Running since February 2023, Divided Selves has already become one of the most visited temporary exhibitions in the gallery’s history, and Dippy, the life size Diplodocus replica on loan from the Natural History Museum for the next three years, has been credited with encouraging the record footfall.

The exhibition, which will conclude on 24 September, features work from the British Council Collection and the Herbert Art Gallery & Museum’s collection – with its curator Hammad Nasar featuring revered artists from a range of backgrounds working across a host of mediums, including Turner Prize winners.

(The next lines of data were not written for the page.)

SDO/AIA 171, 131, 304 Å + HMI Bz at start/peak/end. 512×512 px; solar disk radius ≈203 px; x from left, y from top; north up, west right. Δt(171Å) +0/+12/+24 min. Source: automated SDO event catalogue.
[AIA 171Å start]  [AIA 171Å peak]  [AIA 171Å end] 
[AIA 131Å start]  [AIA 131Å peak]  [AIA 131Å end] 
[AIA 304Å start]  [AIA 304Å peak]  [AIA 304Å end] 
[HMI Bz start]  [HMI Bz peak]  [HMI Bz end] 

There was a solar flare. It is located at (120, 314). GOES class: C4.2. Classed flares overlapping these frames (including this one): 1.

Nasar said the potential for galleries outside London to resonate with people who don’t normally consume art was huge, and that the Herbert has shown how the key ingredient for participation is a curious audience.

Split across four galleries, the first part of the exhibition addresses nation states and historic anniversaries of partitions and subsequent violence, while the second pays attention to cultural narratives that create resilience and reenforce identities through community.

From 10 June, new immersive and digital works will feature in the two remaining galleries including Aziz Hazara’s Eyes in the Sky, a video installation which features drone footage of young people finding and then playing with a disused military tank, and ‘Rehearsal’, which also looks at the relationship between play and war.

Hetain Patel’s Don’t Look at the Finger, which uses physical performance, sign language, and martial  arts to portray the emotions, rituals, and dialogue between a couple as they participate in an arranged marriage, features in the final gallery space.

Memorial to Lost Words, a sound installation by Bani Abidi, features archival letters printed on vinyl attached to the windows of the Chapel of Christ the Servant at Coventry Cathedral, originally written by Indian soldiers who served in the First World War.

The installation, which is soundtracked by renditions of Indian folk songs, will run at Coventry Cathedral  until 27 July. It draws from letters that were sent home by Indian soldiers but were originally censored or forgotten because of their condemnation of the war, and folk songs that were sung by their wives, mothers and sisters at the time.